Ever wonder if humans are entering the age of AI as seen in Stanley Kubrick’s Space Odyessy 2001? Get to know Sean Martin’s pioneering work in the semantic web and the exciting developments in the field.
Hometown: Port Elizabeth, South Africa
Current Residence: Boston, MA
Occupation: Founder & CTO, Cambridge Semantics Inc.
Areas of Focus: The Founding & CTO’ing of a company dedicated to next generation enterprise software based on the W3C Semantic Open Data Standards.
For those who are not familiar with the semantic web, how would you explain it?
The Semantic Web is the second brilliant idea from the creator of the World Wide Web, Tim Berners-Lee. The original web, the one we use daily, is human-readable. It requires a human reading a screen to make sense of the information being presented. That human then has to make decisions on what they see and understand according to the context of that knowledge. The contribution of the machine presenting the information on the screen has thus far been limited to interpreting instructions in the retrieved data stream (web page!) and rendering that information on the screen so as to make it readable.
The emerging Semantic Web is a parallel and sometimes overlapping treatment of that same information in machine-readable format. This form is a collection of protocols and data-representation standards agreed on by members of the World Wide Web Consortium or W3C. It enables software programs to make sense of it and to automatically take actions based on their understanding of what it all means. We are thereby spared the effort of having to do something tedious through largely manual means. The computer intelligence at work here even assists us in making complex decisions and perhaps even carrying out tasks that might lie beyond the reach of humans but are taken care of in short order by a computer.
This software system forms the bedrock of a highly disruptive family of technologies that can give innovative businesses a considerable competitive advantage. They significantly alter two important variables relative to where businesses are today with their systems & data. They allow for a change in the skill level necessary to do more with an organizations data; pushing the bar far closer to the point where the end user can help himself to whatever it is that he or she needs to do. At the same time, it enables that same user to put together data-driven systems at a considerably greater speed.
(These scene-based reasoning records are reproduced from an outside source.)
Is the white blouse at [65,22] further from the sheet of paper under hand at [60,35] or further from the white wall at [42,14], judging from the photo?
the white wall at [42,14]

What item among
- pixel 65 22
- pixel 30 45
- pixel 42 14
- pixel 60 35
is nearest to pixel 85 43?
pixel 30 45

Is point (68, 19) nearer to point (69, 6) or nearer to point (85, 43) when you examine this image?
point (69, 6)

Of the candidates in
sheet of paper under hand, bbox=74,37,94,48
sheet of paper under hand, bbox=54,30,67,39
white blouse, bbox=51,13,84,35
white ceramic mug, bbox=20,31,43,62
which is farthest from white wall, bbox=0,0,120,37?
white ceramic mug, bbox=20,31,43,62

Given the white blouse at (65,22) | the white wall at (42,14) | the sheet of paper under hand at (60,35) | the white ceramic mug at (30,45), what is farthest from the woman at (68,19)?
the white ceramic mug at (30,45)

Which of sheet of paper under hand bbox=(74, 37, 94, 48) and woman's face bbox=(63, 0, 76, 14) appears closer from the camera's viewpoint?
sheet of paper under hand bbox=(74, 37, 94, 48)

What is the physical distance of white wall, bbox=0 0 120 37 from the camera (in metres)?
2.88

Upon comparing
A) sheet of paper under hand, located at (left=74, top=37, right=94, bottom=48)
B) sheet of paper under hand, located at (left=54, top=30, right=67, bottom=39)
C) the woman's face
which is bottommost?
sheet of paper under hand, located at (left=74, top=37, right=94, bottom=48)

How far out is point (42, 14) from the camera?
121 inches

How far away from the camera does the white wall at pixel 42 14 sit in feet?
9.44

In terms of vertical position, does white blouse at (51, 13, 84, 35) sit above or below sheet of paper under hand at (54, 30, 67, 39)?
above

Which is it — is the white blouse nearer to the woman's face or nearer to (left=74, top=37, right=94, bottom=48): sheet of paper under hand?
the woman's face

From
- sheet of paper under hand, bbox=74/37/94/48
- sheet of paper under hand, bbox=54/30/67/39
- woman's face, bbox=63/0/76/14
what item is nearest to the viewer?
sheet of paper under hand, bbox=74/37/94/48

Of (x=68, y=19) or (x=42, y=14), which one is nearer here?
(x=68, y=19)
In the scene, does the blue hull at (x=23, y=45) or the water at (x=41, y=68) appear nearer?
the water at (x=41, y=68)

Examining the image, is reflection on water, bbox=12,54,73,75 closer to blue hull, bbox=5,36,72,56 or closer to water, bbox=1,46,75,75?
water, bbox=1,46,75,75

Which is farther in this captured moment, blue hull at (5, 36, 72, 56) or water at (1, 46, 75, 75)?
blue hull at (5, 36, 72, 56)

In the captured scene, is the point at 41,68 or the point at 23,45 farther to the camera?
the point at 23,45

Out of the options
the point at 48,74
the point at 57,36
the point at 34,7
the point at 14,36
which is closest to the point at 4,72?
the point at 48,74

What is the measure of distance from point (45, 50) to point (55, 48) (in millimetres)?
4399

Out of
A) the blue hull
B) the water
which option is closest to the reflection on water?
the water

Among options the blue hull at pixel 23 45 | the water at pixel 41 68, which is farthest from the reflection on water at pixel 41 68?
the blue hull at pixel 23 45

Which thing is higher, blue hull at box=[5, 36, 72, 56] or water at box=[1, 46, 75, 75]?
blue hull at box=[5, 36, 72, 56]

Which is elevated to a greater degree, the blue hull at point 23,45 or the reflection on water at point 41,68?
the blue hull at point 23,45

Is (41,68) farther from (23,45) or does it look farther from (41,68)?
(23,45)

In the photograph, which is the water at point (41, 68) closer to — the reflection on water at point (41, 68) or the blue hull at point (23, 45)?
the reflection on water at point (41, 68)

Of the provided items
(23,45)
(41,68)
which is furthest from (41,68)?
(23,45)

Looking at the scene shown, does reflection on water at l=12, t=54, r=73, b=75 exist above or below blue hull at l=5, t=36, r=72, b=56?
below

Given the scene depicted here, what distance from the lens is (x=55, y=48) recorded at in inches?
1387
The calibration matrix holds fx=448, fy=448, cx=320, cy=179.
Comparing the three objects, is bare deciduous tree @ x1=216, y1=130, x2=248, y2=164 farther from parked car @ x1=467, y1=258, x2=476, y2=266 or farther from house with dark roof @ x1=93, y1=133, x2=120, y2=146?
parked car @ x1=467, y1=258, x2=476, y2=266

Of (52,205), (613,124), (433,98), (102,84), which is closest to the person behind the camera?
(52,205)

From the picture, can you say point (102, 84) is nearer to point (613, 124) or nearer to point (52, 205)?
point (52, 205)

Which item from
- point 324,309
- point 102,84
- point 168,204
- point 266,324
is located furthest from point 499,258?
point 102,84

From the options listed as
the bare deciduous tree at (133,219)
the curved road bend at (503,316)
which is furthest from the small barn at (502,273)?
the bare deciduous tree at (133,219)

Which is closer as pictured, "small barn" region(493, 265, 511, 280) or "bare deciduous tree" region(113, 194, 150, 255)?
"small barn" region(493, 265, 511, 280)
How would you define a super computer?
Extraordinary amounts of raw computing power, and sometimes storage, assembled in such a way that that makes it possible to automate the solving of enormously complex problems. While very expensive in dollars, it may, nonetheless, be had very cheaply – depending on the value of the problem being solved. Generally you need to be the government, IBM, Microsoft or Google to buy or assemble one – or at least be on very friendly terms with a government! But then again my new Android based Galaxy S is an exceptionally pretty super computer too, and one that solves all kinds of personally complex problems for me all the time. When compared to the multi-room 8k mainframes my dad was programming in the ‘70’s, it is way beyond their imagining…a super computer in my pocket.
How would you define an ontology and its relationship with the formation of meaning?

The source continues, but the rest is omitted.